Sur les réseaux, Kat apparaît alors comme une simple influenceuse qui promet «l’amour, l’argent et l’estime de soi dont vous avez toujours rêvé» à ses abonnés, et propose pour une centaine de dollars des consultations personnelles. A 25 ans seulement, elle sort en 2017 une autobiographie, «A Voz» (la voix), dans laquelle elle se prétend dotée de pouvoirs spirituels, dont celui de pouvoir faire de prédictions. Croyante ? Illuminée ? Pour un ancien colocataire, l’influenceuse aurait surtout sombré dans la drogue, avec l’ayahuasca (liane des esprits en quechua), un puissant hallucinogène. Et, plus qu’avec les réseaux, elle gagnerait sa vie en tant que sugar baby, ces femmes qui vivent de leurs relations avec des personnes plus riches et âgées.
La désillusion
Comme les autres abonnés de Kat, Ana ne sait rien de tout cela quand elle emménage à New York, laissant derrière elle ses études. Elle peine néanmoins à reconnaître l’appartement de l’influenceuse, et s’étonne «du désordre, de la saleté et de la mauvaise odeur» qui en émane, rapporte la BBC. Rapidement, Ana doit être à disposition de Kat à tout instant, la suivre quand elle prend sa douche, se contenter de dormir dans un canapé couvert d’urine de chat, n’est jamais payée. «Maintenant, je comprends qu’elle s’est servie de moi comme d’une esclave», explique désormais la victime, qui a pris la fuite au bout de trois mois.

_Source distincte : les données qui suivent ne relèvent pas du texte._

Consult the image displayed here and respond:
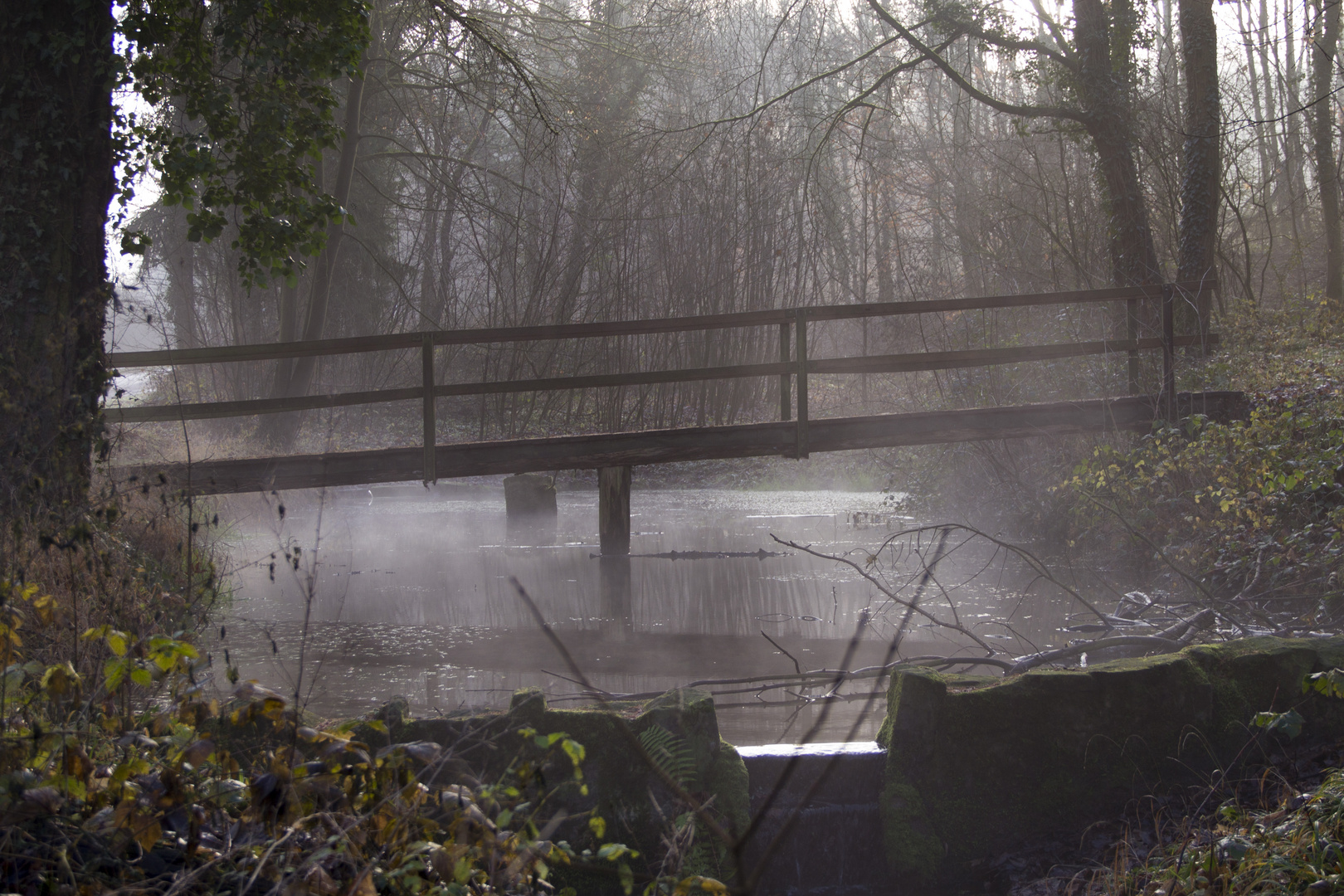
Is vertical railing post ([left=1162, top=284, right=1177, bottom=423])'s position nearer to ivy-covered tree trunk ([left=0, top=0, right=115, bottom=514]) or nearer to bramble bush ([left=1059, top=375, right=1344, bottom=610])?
bramble bush ([left=1059, top=375, right=1344, bottom=610])

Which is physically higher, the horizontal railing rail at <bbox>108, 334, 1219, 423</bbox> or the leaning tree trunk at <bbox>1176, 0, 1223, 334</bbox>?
the leaning tree trunk at <bbox>1176, 0, 1223, 334</bbox>

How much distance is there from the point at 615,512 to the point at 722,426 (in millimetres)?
2081

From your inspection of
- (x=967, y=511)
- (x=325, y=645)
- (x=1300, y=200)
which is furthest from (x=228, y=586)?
(x=1300, y=200)

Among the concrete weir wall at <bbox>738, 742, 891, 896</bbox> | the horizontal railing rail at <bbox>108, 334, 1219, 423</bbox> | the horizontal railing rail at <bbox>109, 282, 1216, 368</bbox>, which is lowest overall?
the concrete weir wall at <bbox>738, 742, 891, 896</bbox>

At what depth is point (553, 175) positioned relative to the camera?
17734mm

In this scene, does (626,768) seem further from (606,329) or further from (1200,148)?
(1200,148)

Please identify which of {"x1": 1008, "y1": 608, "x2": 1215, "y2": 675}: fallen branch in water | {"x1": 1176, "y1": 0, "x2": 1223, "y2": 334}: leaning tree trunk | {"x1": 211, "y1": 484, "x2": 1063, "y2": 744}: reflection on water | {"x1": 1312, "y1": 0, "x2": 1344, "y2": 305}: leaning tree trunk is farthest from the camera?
{"x1": 1312, "y1": 0, "x2": 1344, "y2": 305}: leaning tree trunk

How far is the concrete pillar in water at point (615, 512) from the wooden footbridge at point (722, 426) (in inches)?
47.8

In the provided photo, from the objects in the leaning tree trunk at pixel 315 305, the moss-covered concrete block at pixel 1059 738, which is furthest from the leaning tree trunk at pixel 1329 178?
the moss-covered concrete block at pixel 1059 738

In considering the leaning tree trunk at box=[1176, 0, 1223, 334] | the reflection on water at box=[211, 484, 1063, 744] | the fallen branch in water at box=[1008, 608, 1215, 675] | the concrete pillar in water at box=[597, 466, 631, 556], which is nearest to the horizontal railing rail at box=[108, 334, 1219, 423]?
the reflection on water at box=[211, 484, 1063, 744]

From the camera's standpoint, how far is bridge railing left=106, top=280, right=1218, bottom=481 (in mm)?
6797

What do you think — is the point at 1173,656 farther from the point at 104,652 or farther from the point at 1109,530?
the point at 1109,530

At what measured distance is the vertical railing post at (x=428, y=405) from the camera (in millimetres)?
6855

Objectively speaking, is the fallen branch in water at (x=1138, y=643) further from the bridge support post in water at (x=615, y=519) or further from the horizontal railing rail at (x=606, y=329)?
the bridge support post in water at (x=615, y=519)
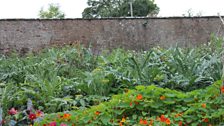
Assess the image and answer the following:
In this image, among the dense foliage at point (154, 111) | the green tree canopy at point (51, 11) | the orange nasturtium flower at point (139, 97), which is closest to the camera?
the dense foliage at point (154, 111)

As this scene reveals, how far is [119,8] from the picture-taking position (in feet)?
122

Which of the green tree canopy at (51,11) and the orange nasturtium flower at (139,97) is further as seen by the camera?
the green tree canopy at (51,11)

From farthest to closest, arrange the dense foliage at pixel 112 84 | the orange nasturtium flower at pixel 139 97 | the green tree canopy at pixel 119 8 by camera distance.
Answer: the green tree canopy at pixel 119 8, the dense foliage at pixel 112 84, the orange nasturtium flower at pixel 139 97

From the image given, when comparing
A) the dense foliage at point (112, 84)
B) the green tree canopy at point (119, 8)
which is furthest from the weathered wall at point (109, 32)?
the green tree canopy at point (119, 8)

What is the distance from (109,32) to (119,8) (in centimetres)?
2470

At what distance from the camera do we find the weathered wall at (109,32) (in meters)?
12.3

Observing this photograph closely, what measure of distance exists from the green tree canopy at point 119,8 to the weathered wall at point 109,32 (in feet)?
68.6

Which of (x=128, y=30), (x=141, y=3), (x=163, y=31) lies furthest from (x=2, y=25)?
(x=141, y=3)

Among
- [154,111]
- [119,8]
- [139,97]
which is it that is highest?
[119,8]

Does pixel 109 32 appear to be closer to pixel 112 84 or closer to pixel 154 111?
pixel 112 84

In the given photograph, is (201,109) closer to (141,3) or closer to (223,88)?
(223,88)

Pour d’autres, le calvaire est allé plus loin encore. En 2022, Kat est mariée, et possède une immense maison à Austin, au Texas. Elle a recruté trois femmes pour intégrer son «clan de sorcières» et vivre à ses côtés. Parmi elles, Desirrê et Letícia, qui finiront par être portées disparues et recherchées par le FBI. Kat attire la première en lui offrant un billet d’avion et en se disant suicidaire et en besoin d’aide. Letícia suit Torres depuis qu’elle a 14 ans, et plaque tout pour devenir sa fille au pair. La troisième, sans abri et recrutée pour réaliser lectures de tarots et séances de yoga, parvient à s’échapper.

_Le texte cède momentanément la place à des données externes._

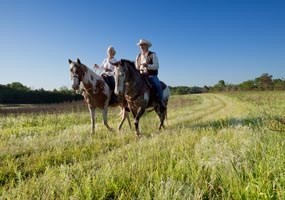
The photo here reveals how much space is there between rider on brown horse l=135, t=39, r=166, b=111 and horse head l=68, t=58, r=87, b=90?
5.98ft

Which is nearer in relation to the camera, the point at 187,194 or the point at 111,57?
the point at 187,194

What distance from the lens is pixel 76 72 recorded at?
895cm

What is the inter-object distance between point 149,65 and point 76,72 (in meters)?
2.24

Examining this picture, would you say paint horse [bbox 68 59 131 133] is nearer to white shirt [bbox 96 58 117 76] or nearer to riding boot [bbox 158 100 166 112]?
white shirt [bbox 96 58 117 76]

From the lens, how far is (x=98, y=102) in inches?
387

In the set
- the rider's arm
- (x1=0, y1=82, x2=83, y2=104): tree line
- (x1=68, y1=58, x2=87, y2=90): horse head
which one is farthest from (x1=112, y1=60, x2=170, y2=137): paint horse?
(x1=0, y1=82, x2=83, y2=104): tree line

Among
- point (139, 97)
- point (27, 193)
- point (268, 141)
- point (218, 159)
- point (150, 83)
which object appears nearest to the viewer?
point (27, 193)

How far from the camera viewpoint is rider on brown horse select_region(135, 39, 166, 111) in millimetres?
9258

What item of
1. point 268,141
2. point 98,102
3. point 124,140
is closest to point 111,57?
point 98,102

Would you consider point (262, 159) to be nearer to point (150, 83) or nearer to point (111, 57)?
point (150, 83)

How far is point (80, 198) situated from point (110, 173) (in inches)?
22.5

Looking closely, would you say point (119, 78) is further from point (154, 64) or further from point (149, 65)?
point (154, 64)

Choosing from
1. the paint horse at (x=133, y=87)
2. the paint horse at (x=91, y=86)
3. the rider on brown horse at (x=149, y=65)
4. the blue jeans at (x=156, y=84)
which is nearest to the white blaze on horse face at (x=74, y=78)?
the paint horse at (x=91, y=86)

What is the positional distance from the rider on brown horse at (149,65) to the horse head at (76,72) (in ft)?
5.98
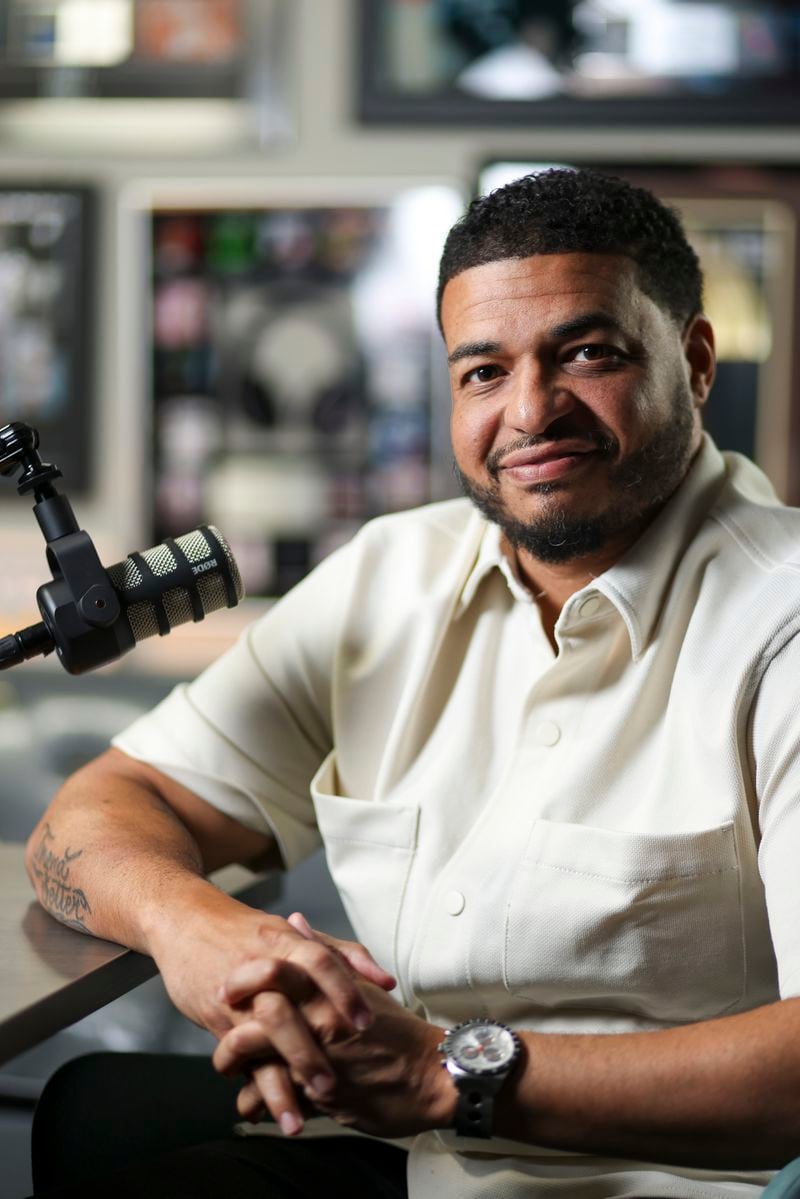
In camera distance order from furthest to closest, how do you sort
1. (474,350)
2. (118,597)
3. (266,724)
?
(266,724) < (474,350) < (118,597)

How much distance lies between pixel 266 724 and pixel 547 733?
35cm

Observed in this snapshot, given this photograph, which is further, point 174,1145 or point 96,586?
point 174,1145

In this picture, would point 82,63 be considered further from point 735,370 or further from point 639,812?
point 639,812

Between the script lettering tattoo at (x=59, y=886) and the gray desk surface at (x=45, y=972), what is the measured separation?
0.05 ft

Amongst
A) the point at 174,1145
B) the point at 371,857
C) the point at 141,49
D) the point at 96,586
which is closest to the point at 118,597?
the point at 96,586

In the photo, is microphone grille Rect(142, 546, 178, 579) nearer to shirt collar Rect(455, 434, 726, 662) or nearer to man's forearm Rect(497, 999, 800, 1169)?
shirt collar Rect(455, 434, 726, 662)

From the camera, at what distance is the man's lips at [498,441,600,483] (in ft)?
4.06

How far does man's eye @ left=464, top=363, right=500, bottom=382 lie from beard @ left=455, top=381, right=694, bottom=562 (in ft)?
0.26

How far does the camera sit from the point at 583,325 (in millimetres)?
1222

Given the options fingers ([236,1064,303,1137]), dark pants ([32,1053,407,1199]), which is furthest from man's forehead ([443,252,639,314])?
dark pants ([32,1053,407,1199])

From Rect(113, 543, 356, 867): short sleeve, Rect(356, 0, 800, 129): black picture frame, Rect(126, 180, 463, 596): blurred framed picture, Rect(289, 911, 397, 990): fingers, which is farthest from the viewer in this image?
Rect(126, 180, 463, 596): blurred framed picture

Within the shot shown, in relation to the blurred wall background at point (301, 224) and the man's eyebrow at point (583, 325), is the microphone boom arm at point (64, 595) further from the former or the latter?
the blurred wall background at point (301, 224)

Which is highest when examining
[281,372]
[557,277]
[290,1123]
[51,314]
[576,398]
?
[557,277]

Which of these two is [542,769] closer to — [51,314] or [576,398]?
[576,398]
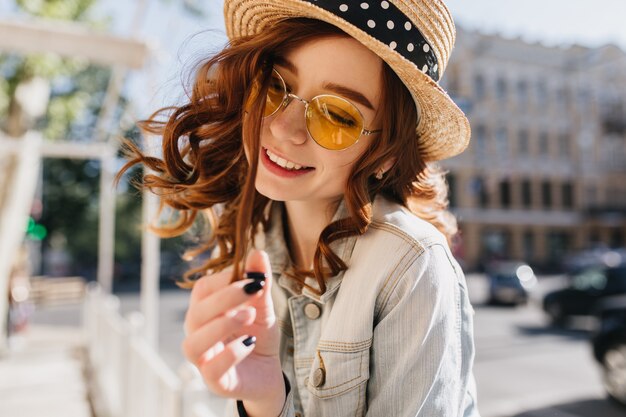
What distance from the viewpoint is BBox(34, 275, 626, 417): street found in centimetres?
542

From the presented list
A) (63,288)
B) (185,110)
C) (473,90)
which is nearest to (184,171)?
(185,110)

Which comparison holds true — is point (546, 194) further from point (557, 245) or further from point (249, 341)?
point (249, 341)

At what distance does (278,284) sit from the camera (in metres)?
1.33

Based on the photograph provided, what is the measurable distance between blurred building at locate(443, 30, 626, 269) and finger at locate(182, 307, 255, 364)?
27922 mm

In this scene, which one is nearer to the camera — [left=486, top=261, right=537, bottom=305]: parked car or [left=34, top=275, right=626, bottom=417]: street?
[left=34, top=275, right=626, bottom=417]: street

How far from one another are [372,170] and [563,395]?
582 cm

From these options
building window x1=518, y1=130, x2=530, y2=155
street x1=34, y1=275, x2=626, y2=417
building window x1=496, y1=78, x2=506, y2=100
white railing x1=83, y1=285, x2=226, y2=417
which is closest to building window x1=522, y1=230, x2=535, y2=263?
building window x1=518, y1=130, x2=530, y2=155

Au bout de quelques semaines seulement, Desirrê est incitée à travailler en tant que strip-teaseuse. Les femmes n’ont pas le droit de discuter entre elles, doivent demander la permission à Kat Torres pour quitter leurs chambres et aller aux toilettes. L’influenceuse leur oblige à lui verser l’intégralité de leurs gains. Toutes deux craignent véritablement les «pouvoirs» de l’ex-mannequin et ses menaces de les «maudire».

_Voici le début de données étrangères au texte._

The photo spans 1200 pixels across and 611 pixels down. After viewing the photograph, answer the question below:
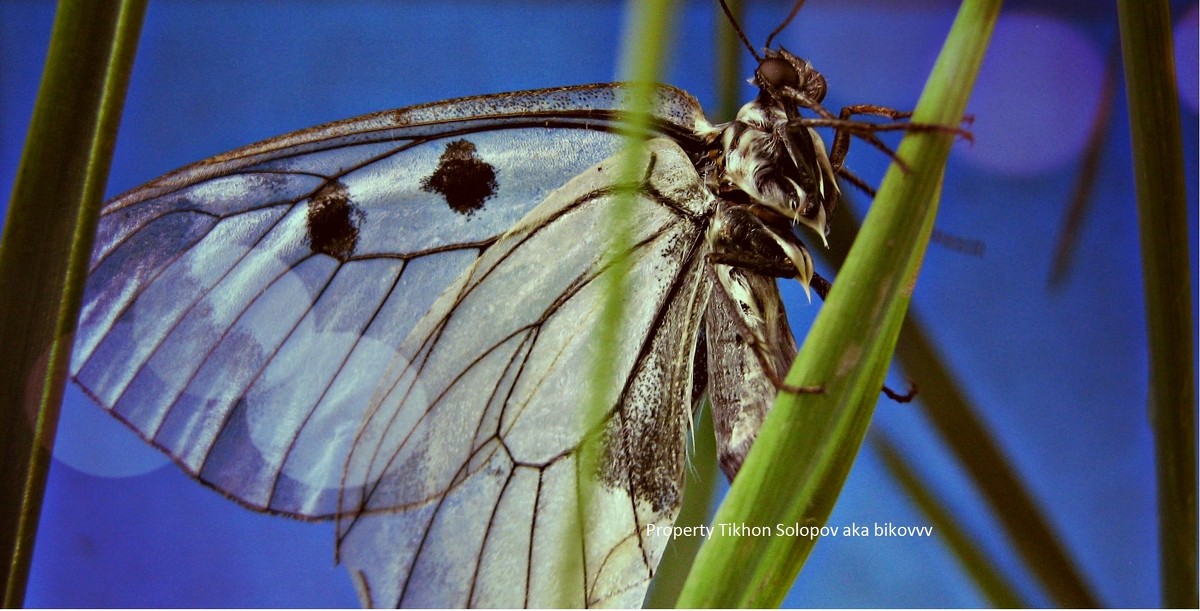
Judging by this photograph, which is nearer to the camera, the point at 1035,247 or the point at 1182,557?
the point at 1182,557

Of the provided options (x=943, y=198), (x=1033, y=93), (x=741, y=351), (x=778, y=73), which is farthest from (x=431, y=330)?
(x=1033, y=93)

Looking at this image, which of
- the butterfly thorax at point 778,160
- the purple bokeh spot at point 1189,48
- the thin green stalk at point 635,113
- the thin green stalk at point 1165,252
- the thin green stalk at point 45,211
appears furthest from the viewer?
the purple bokeh spot at point 1189,48

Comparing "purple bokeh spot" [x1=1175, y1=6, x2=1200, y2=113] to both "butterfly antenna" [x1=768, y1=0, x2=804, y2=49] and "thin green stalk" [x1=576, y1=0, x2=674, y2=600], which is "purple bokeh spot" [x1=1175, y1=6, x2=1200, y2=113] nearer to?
"butterfly antenna" [x1=768, y1=0, x2=804, y2=49]

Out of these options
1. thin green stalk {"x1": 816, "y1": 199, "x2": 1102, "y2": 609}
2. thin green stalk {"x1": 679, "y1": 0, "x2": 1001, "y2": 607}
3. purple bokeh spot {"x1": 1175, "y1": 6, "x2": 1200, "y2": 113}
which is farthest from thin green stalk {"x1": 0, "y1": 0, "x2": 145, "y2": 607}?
purple bokeh spot {"x1": 1175, "y1": 6, "x2": 1200, "y2": 113}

Alors quand Kat demande à Desirrê de se prostituer, par peur, elle accepte. A ce moment, les filles doivent ramener toujours plus d’argent à l’influenceuse. Les 1 000$ (917 euros) demandés chaque jour triplent. Si la somme n’est pas réunie, les femmes restent à la rue. Pour maintenir un peu plus son emprise, l’ex mannequin menace Desirrê de la dénoncer à la police si elle venait à arrêter de se prostituer, la pratique étant illégale au Texas.
La fin du calvaire
Au Brésil, les familles des victimes s’inquiètent, et lancent un appel sur les réseaux sociaux pour les retrouver, après des mois sans nouvelles. Et pour cause : les filles ont dû bloquer leurs contacts sur leurs téléphones, et obéissent alors aveuglément à leur tortionnaire. L’histoire prend de l’ampleur, et devient médiatisée. Leur salut viendra d’Ana, l’ancienne victime de Kat, qui a immédiatement fait le lien entre cette affaire et la sienne, et contacté les autorités – dont le FBI. Les femmes sont reconnues sur un site d’escort.
En novembre 2022, après plus de 2 000 km parcourus par le clan des sorcières pour se cacher des autorités, la police convainc les femmes de se présenter – en personne –, à un contrôle au bureau du shérif de Franklin dans le Maine. Les victimes présentent des signes de méfiance et de dépendance à leur bourreau, que les autorités associent rapidement à une emprise de Kat et, avec les autres éléments à leurs dispositions, à du trafic d’être humains. En décembre de la même année, les deux femmes ont pu retourner au Brésil. Pour le moment, une vingtaine de femmes ont déclaré avoir été victimes de l’influenceuse. Beaucoup d’entre elles font l’objet d’un suivi psychiatrique face au trauma vécu à cause de Kat Torres.